Budget Travel: Baltimore

Summary: When most people think of the city of Baltimore, tourism is the last thing that comes to their mind. The Maryland city known for high crime, seedy neighborhoods and social stratification often falls by the wayside when travelers consider the hipper east coast cities — Boston, New York, Philadelphia or Washington DC.

But nestled deep in the grit of Baltimore lies a dark warm culture, a thriving food and nightlife scene and volumes of history. Coupled with its proximity to the coast, Philly and DC, Baltimore serves as an excellent budget destination and home base for day trips through the east. Come along as we show you around.
Getting in: Ever since Southwest Airlines set up camp at BWI airport in ’93, Baltimore has enjoyed budget airfares across the United States and to foreign destinations alike. Visiting from Detroit? Book far enough in advance and you can get flights for around $100. Visiting from London? You can get to Baltimore direct on British Airways.

From the airport it’s an easy ride on the light rail into the city for $1.60.

If the rail lines fit your fancy, Amtrak, where you can often find good weekend fares, serves Baltimore from all over the east. Or you can even take the MARC train up from DC for less than $10.

An even less expensive option is to use the Chinatown Bus, that despite dropping you off on the outskirts of the city, will get you all over the east for often less than a meal at Olive Garden.

Where to Stay: Unlike New York and Toronto, you can’t just plop down in most places in Baltimore and consider yourself safe. Crime, while in digression, is still a concern in the city and it’s best that you stay in safer neighborhoods during your visit.

That said, there are several excellent, rewarding neighborhoods, around the city that are both walkable and full of culture.

■ ■ ■ ■ ■ ■ ■

• **Exercise set**
a: According to the Baltimore travel guide, what does a light rail ride from the airport into the city cost?
b: Translate this sentence from the Baltimore travel guide into French: "You can get to Baltimore direct on British Airways."
c: Quote the Baltimore travel guide word for word, beginning at the words "From the airport" and stopping after "at Olive Garden.".
The records that come next were drawn from a separate source.

• **Data for review**
■ ■ ■ ■ ■ ■ ■

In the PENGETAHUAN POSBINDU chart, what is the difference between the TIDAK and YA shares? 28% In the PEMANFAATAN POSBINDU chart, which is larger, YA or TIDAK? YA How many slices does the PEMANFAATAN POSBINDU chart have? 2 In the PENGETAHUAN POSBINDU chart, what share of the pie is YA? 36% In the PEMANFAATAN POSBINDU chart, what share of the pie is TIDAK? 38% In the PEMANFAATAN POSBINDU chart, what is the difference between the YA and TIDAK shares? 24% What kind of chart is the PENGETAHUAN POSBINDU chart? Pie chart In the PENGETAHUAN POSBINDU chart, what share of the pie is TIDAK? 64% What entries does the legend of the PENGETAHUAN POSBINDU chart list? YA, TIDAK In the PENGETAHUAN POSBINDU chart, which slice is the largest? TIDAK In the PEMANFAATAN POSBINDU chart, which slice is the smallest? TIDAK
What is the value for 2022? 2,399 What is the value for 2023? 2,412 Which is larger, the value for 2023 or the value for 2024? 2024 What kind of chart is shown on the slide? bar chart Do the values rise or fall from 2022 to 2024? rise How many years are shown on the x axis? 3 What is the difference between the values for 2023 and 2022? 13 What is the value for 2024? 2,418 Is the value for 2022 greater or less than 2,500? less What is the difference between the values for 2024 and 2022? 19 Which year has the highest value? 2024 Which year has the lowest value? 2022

■ ■ ■ ■ ■ ■ ■

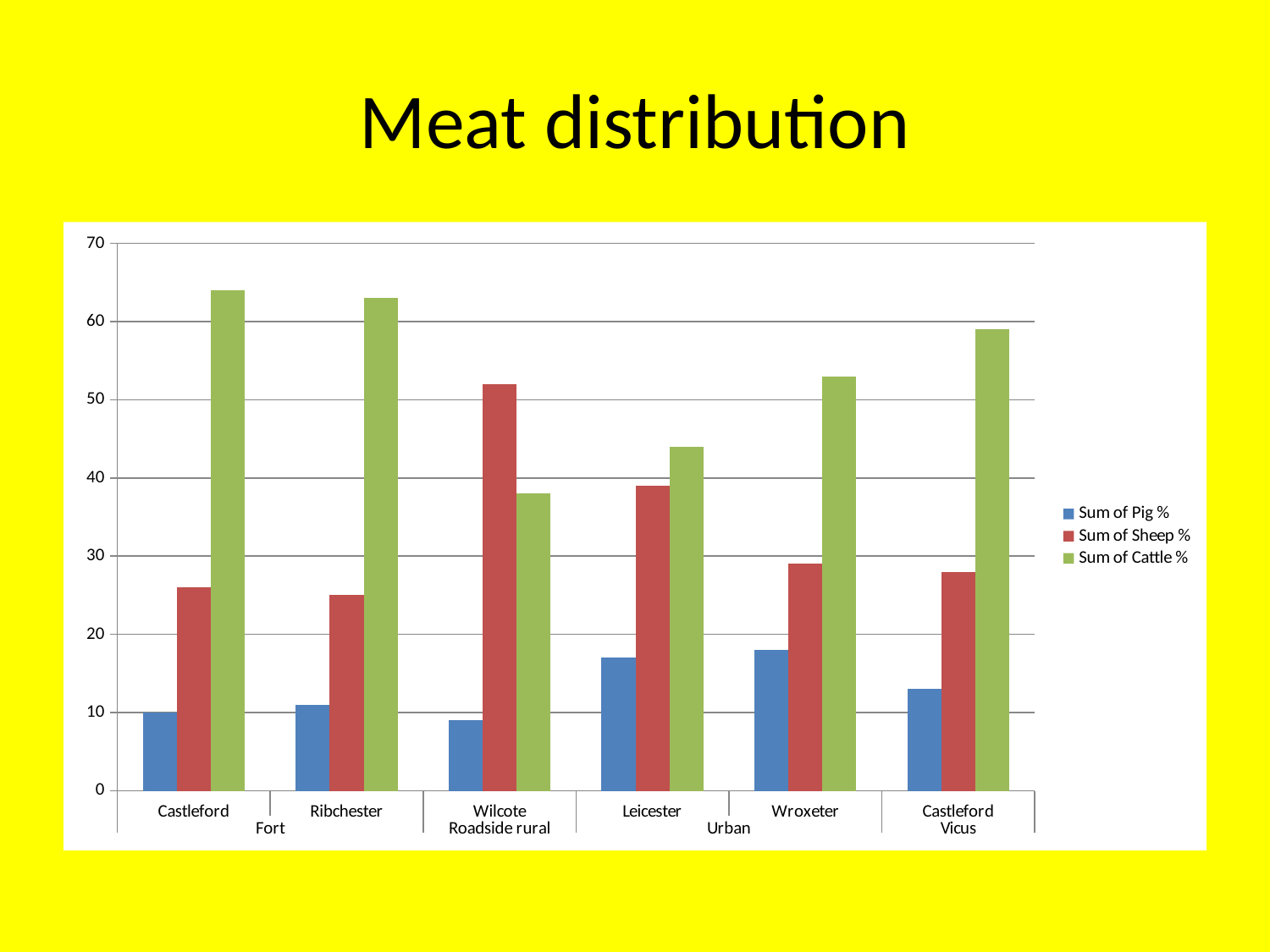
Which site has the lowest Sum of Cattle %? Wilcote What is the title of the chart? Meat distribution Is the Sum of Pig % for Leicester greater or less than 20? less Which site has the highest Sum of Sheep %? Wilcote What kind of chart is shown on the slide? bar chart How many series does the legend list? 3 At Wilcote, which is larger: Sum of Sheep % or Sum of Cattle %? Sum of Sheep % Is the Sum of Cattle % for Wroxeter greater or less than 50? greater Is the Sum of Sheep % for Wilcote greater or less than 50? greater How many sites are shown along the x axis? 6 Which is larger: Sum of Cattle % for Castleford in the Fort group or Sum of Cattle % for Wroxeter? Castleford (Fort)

■ ■ ■ ■ ■ ■ ■

• **Answers for this exercise**
a: $1.60

b: Vous pouvez rejoindre Baltimore en vol direct avec British Airways.

c:
From the airport it’s an easy ride on the light rail into the city for $1.60.

If the rail lines fit your fancy, Amtrak, where you can often find good weekend fares, serves Baltimore from all over the east. Or you can even take the MARC train up from DC for less than $10.

An even less expensive option is to use the Chinatown Bus, that despite dropping you off on the outskirts of the city, will get you all over the east for often less than a meal at Olive Garden.